Причитая сквозь зубы, отец Евстратий ощупал себя: все тело ныло, с обожженных ног содраны были, казалось, остатки кожи, однако кости остались целы. Он нащупал и вернул на место скамью, из последних сил сумел на нее забраться. Дверь осталась открытой, и, кто знает, не сорвана ли она совсем с ременных петель. Странно, однако теперь отец Евстратий не чувствовал холода. Хотел он было помолиться, поблагодарить Бога за чудесное избавление от нахождения зверя лесного, да забыл слова молитвы, хотел хоть перекреститься — рукой, до того вполне здоровой, не смог пошевелить. Чернец зашелся в беззвучном плаче, поняв, что бесы продолжают с ним свою адскую игру. И если рассвет все не наступает, это тоже неспроста.

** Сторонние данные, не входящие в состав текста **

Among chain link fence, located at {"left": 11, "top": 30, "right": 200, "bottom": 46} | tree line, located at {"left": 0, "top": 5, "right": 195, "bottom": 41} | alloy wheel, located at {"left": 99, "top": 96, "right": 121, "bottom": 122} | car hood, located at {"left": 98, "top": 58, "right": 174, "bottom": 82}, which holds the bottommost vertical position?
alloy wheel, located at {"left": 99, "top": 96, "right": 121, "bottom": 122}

И тогда в лесу замелькал огонек. Присмотрелся Евстратий — а там идет человек с факелом, возможно что и с фонарем. Хотел было чернец закричать, попросить помощи у прохожего — и одумался. Это же не Киев тебе: откуда в лесу взяться под утро прохожему? Кроме того, огонек приближался, и вдруг пахнуло с той стороны таким жестоким холодом, что у бедного отца Евстратия заслезились глаза. А когда удалось ему изгнать из своих глаз непрошеную муть, увидел он, что фонарь несет хромой человек, одетый в черное. Подошел поближе хромец, и удалось разглядеть, что одет он по-городски, в немецкое платье, а на залихватски надетом модном берете имеет короткое цветное перо, как будто страусиное. В отличие от медведя, шел он тропинкой почти бесшумно, не наступая на всякий сушняк, хотя как будто и под ноги не смотрел.
Как-то уж очень быстро, мгновенно даже, очутился незваный гость в дверях избушки. И не подумав поздороваться, гаркнул:
— Евстратий, сядь!
А когда чернец послушался, протянул с порога руку, немыслимо вдруг удлинившуюся, отодвинул Евстратия, будто пустой туесок, на правый конец скамьи, а сам скользнул внутрь, повесил фонарь на крюк и уселся, ногу на ногу изящно положив, на левой, ближней к двери половине скамьи.